Anonymising Data

The state of NHS IT systems
“NHS 60th anniversary” by Scottish Government is licensed under CC BY 2.0

The inspiration for this article was the report that so many people have opted out rHNS’s data sharing scam that they have had to postpone it. The associated throwaway comment that the data would only be partially anonymised rang alarm bells.

Anonymising Data is the process where you replace the real names and addresses of people with fictitious ones. Joe Smith becomes Donald Duck and so on. The problem is that names and addresses are held in so many places on most systems it is not easy to achieve real anonymity.

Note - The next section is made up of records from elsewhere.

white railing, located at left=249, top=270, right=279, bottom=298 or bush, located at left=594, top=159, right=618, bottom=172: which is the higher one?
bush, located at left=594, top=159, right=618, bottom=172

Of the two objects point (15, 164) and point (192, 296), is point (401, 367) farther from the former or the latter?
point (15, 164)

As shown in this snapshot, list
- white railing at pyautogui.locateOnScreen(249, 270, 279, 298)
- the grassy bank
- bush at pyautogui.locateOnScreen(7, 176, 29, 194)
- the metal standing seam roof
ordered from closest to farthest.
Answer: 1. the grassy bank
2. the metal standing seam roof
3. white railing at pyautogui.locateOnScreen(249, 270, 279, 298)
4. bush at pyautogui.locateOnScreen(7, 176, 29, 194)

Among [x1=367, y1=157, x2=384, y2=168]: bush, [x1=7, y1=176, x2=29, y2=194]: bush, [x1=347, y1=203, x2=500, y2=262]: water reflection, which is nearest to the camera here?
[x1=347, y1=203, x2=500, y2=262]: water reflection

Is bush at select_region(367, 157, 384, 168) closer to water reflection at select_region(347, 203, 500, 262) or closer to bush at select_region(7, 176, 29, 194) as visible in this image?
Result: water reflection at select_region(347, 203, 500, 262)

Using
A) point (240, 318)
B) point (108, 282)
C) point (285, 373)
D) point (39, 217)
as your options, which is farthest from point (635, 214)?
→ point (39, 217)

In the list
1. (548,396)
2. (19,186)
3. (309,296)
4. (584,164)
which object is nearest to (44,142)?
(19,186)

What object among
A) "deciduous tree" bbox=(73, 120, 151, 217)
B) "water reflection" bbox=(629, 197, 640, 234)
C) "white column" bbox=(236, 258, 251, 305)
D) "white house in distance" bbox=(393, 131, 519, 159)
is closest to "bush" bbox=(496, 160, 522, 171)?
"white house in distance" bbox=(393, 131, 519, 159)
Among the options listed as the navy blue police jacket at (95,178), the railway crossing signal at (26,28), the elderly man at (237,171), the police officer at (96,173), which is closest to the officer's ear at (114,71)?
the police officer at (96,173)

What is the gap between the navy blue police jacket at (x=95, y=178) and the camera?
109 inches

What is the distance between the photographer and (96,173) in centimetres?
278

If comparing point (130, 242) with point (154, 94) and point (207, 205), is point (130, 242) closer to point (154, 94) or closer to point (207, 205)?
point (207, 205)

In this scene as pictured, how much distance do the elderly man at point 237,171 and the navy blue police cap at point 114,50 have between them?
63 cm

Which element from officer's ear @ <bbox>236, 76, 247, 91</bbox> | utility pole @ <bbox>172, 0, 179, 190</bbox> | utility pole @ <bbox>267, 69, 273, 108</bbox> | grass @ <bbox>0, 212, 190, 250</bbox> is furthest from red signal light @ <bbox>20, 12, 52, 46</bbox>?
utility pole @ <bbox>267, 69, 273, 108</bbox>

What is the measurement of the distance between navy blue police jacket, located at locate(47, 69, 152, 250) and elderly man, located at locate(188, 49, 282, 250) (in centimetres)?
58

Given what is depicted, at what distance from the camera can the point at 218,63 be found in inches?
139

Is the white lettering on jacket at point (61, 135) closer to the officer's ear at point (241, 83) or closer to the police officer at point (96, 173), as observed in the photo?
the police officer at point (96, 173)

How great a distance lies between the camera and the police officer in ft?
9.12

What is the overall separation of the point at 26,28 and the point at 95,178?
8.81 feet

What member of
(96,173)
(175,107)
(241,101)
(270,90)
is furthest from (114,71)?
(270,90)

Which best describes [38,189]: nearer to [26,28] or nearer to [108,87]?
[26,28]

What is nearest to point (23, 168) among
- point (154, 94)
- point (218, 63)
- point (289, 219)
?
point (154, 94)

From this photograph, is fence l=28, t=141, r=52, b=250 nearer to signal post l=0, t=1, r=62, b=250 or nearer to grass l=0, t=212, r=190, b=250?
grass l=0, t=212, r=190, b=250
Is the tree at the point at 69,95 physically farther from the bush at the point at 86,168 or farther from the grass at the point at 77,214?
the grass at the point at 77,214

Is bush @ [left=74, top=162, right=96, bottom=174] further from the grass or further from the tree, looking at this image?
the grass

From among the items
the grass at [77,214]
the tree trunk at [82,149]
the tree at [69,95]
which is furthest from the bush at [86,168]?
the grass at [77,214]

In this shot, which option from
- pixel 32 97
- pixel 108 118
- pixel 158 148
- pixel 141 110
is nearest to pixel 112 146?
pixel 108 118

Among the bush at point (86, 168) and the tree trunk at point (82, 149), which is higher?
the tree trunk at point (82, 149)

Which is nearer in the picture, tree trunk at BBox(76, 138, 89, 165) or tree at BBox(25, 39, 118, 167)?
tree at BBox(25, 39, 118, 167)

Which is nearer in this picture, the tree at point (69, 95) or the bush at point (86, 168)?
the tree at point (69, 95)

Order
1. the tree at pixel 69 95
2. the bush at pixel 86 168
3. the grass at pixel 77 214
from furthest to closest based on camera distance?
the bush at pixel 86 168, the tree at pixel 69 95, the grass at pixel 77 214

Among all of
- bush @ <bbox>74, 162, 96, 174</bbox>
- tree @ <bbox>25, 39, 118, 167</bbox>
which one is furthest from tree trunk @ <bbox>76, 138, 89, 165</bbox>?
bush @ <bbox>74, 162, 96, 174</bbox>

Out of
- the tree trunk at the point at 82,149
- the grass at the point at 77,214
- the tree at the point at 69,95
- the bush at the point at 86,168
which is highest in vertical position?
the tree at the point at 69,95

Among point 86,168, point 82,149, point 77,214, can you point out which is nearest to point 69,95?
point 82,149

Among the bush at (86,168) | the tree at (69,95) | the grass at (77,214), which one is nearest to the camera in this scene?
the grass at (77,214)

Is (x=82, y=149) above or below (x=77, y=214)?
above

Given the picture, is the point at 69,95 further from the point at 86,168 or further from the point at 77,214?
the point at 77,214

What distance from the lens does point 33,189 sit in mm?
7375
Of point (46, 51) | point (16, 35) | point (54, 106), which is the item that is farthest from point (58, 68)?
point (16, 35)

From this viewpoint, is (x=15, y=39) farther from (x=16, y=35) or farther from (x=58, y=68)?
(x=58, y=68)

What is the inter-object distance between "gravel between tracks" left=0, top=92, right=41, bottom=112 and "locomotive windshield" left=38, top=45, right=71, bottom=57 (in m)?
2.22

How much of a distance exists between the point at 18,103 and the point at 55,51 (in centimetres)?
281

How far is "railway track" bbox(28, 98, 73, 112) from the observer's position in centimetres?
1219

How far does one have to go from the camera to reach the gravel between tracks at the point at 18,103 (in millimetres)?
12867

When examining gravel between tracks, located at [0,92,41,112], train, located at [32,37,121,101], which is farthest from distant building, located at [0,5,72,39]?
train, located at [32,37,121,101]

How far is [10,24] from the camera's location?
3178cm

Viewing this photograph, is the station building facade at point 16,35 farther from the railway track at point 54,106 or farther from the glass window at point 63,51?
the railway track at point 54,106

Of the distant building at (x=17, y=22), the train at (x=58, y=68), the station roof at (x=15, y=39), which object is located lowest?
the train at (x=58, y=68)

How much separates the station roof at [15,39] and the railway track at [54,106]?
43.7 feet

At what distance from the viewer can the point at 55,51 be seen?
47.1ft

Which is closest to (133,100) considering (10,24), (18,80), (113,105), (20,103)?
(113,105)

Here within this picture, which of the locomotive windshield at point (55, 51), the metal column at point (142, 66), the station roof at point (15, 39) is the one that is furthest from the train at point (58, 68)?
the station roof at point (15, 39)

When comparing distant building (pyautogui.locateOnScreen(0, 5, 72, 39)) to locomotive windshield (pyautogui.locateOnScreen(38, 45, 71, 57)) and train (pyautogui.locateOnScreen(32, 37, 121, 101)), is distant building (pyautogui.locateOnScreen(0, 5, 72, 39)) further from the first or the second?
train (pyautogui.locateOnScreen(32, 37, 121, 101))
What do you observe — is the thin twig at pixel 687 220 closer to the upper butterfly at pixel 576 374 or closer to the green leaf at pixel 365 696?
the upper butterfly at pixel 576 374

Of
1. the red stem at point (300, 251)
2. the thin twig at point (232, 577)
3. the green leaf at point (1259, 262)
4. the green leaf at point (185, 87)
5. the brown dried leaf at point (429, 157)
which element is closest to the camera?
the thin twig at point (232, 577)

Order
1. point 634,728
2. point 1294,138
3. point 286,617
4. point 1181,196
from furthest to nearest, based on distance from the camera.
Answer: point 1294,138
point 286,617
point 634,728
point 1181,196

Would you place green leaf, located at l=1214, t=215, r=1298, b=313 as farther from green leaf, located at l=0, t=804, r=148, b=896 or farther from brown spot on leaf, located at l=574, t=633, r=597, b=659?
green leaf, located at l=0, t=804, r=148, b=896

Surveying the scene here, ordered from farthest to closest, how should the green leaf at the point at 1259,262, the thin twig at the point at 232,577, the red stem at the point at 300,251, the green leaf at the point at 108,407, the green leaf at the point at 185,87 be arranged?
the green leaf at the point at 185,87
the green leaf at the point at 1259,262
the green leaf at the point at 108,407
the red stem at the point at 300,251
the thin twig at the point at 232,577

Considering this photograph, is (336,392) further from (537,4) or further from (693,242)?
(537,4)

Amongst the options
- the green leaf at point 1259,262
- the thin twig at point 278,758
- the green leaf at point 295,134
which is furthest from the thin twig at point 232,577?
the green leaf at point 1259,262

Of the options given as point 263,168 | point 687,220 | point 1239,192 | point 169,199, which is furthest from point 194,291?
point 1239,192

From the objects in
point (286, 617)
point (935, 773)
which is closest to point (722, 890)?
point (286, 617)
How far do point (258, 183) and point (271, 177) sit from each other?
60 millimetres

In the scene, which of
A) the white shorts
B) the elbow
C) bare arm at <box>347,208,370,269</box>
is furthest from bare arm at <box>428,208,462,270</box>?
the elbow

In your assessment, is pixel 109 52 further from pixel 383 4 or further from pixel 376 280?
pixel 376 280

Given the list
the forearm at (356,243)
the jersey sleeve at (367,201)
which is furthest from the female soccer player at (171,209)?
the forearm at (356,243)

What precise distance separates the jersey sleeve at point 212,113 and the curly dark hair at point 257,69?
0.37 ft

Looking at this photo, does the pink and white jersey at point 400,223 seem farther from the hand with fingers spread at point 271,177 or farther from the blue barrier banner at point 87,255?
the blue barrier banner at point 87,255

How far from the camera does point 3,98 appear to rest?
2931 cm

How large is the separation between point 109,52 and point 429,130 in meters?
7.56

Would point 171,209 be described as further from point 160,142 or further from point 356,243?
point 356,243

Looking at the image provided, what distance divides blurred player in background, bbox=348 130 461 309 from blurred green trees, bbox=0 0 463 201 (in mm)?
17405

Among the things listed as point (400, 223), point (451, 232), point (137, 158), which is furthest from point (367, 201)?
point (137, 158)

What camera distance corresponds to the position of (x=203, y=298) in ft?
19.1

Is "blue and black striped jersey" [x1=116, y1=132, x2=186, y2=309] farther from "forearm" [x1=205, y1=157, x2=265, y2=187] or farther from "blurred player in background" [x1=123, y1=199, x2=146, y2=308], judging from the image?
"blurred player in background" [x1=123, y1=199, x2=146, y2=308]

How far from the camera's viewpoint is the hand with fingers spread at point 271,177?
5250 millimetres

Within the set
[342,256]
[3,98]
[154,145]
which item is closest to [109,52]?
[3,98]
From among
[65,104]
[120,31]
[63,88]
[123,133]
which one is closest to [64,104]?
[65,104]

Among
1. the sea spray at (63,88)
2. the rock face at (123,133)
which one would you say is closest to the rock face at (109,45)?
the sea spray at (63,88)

I may have mentioned before that I spent several years working for one of the largest Swiss Banks (there are only 2 really big ones so spin a coin).

We programmers had a copy of their live system to use for implementing new applications and testing new code as we developed it. They eventually removed this and anonymised the data because they were setting up a duplicate data centre in the far east and they did not want the orientals seeing the real data.

It got so far down the rabbit hole that when there was a real problem on the live system we had to apply to the security team for access to the live system for a few hours so we could diagnose what was going wrong.

Anyway, we got the new “anonymised” data and yes, query an account and it showed a nonsense name. All well and good you might think. I was working on the interest calculation application and one of the core inputs is the account balance by day. Because of some trickery, we might need to look at account transactions so you could see a list of transactions on the account and then you could query each transaction to see the details. This is the part where it fell down. Here you could see the real name of the payee. That part had not been anonymised.

Of course, with a well designed system you might only have one location to keep all the names in but these systems had been around for decades.

The colleagues I worked with at the bank were well above average and generally extremely competent, though perhaps not in hiding customer’s names. The NHS IT is a complete shambles. They are still (as far as I know) using Internet Explorer as their browser (and XP as their OS) because, aeons ago, some twat decided to integrate their applications so deep into the then current browser, they don’t know how to get out of it. Heads should have rolled but it was probably just covered up.